Another potentially promising local news development is the union of legacy news organizations with public broadcasters. This type of union is unfolding in Chicago where WBEZ, the local public broadcast outlet, is fixing to acquire the Chicago Sun-Times newspaper. Initial plans contemplate no layoffs, but instead the addition of more staff.
Authors of the Niskanen Center report offer another intriguing idea: “Political donors could redirect their financial support to local media.” A deep-pocketed contributor to political campaigns might spend thousands or hundreds of thousands of dollars on a candidate or cause never knowing if the contribution had any real impact. By contrast, the same amount of cash supporting a hyper-local news gathering effort could produce immediate and obvious results, and “could be a better return on investment for those who are alarmed by the state of our politics.”
A proposal in Congress contemplates creation of a national endowment for local journalism, something akin to the Corporation for Public Broadcasting or the long-established national endowments for the arts and humanities. The effort might be limited to “non-profit” news organizations and supported by individual taxpayers choosing a “check off” on their tax returns in the same way that millions of American provide public funds for presidential elections.
There are many reasons for the troubled state of American democracy – toxic cable television shouting matches that feed on fear and division, bald faced lies and conspiracy theories elevated by candidates, and a demonizing of legitimate news organizations and their reporters as “enemies of the people.” By any measure, the drastic decline of local journalism in so many communities, and the companion inability to focus on real and important local issues has to be part of the cause, as well.
We need to get on with addressing this.
“If a nation expects to be ignorant and free, in a state of civilization,” Thomas Jefferson wrote, “it expects what never was and never will be.” It’s worth remembering in light of our fractured, tribal politics that Jefferson championed a free and critical press even as he was often viciously attacked in print by his political opponents.

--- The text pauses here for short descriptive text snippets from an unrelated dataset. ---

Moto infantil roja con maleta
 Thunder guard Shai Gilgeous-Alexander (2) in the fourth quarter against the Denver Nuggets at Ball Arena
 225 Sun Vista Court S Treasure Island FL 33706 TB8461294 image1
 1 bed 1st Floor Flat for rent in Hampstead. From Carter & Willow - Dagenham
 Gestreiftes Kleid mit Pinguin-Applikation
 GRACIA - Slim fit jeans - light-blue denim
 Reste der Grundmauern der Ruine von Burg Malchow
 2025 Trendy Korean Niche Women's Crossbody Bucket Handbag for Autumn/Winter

“For most of American history, localism came naturally,” the Niskanen Center report says. “But that’s no longer the case in our age of national and international connectivity. And while much has been gained in this changed environment, that connection to the local that our political system takes as a given has been severely undermined. Recapturing that type of community connection would help America’s political institutions function as intended. And a robust local media landscape is a prerequisite for a reinvigorated localism.”